Quand elle lui en demanda la raison, l'aide de camp ne daigna pas lui répondre. Elle n'insista pas. Mais à peine la troupe s'était-elle ébranlée que l'évidence s'imposa. Car c'était en direction du nord que Konrad, flanqué de ses cavaliers, ouvrait la marche. Khaleb lui emboitait le pas, précédent ses hommes. Il avait pourtant pour habitude de s'insérer dans son propre dispositif, derrière ses éclaireurs et devant son arrière-garde.

— Nous ne rentrons pas à Nöhr-Stahad, fit la jeune fille.

Plus qu'une question, c'était un constat, aussi Lando ne trouva-t-il pas utile de sortir de son mutisme. Mais Fille insistait. Pourquoi diable s'enfonçaient-ils plus au nord ? Il n'y avait rien là-bas, avait-elle cru comprendre.

— Tu le découvriras bien assez tôt. Le Commandeur a ses raisons.

Elle fit contre mauvaise fortune bon cœur et laissa sciemment l'aide de camp la distancer d'une dizaine de longueur. Lui d'habitude si prolixe, n'avait manifestement pas envie de converser.

***

Cela faisait maintenant deux jours qu'ils faisaient route. L'après-midi était déjà bien entamée. Depuis la veille au soir, la pluie était tombée sans discontinuer. Ils avaient bivouaqué dans des conditions épouvantables et renoncé depuis longtemps à tenter d'endiguer les assauts des éléments qui s'infiltraient partout, dans leur nuque, dans leurs reins et dans leur chausses. Tous étaient trempés jusqu'aux os, les hommes s'étaient enfermé dans un mutisme résigné.

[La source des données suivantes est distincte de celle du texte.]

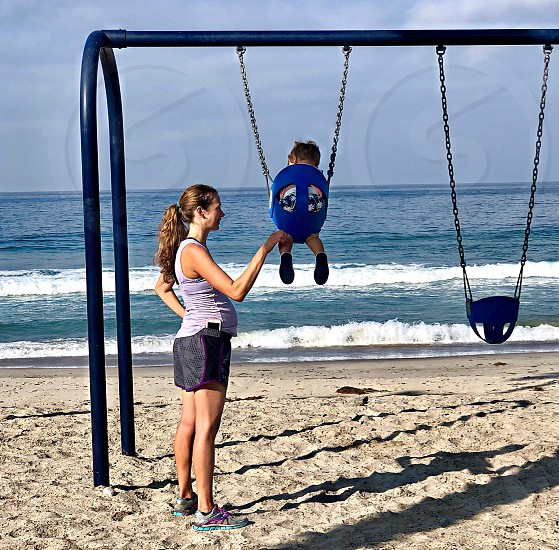 Mother Pushing Her Toddler On A Swing Set Overlooking The Pacific Ocean Vacation Mother Child Beach Swing Happy Fun Waves  photo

Ce fut juste avant que la nuit ne tombe qu'ils atteignirent enfin leur but. Konrad fanfaronnait, comme un enfant fier de sa découverte. Fille ne comprit d'abord pas ce qui pouvait bien justifier son excitation. Il désignait du doigt, au loin, une colline sombre aux formes irrégulières. Le blizzard et la pénombre qui doucement s'installaient compliquaient l'observation. Mais à mesure qu'ils approchaient, la scène prenait corps : la colline était éventrée. C'était comme si un ogre titanesque y avait mordu à belles dents, pour s'en repaître goulument. Intriguée, Fille s'était rapproché du groupe de tête. Elle interrogea Lando.

— Est-ce pour ceci que nous avons modifié nos plans et que nous bravons depuis deux jours ce déluge ? lui demanda-t-elle.

— Peut-être, répondit-il, énigmatique.

Après un long silence, il reprit.

— Mais pour tout t'avouer, nous n'avons rien modifié du tout. C'est ce que nous sommes venus chercher.

— Une montagne ? Enfin, une grosse colline ?

Elle n'y comprenait rien.

— Attends de voir. Tu ne crois quand même pas que nous avons fait tout ce voyage uniquement pour entendre des capitaines et des chefs de village réclamer plus d'hommes et de moyens ?

— C'est pourtant ce que vous m'avez affirmé.

— Khaleb et moi jugions préférable de garder secret l'objet de cette expédition. La tournée d'inspection n'était qu'un prétexte. Dans les faits, c'est Bulgur qui pour l'essentiel, s'en charge.

Ils étaient maintenant suffisament proches pour distinguer les détails du relief. Le mont les dominait maintenant de toute sa masse. Fille constata qu'il était bien plus haut que ce qu'elle avait pu croire en l'apercevant de loin. Le trou béant sur son flanc ouest arborait une teinte terreuse qui ne contrastait que peu avec le vert foncé des pins qui le bordaient. En apercevant la coulée brunâtre qui courait jusqu'au pied de la montagne, Fille comprit que la blessure n'avait rien de surnaturel.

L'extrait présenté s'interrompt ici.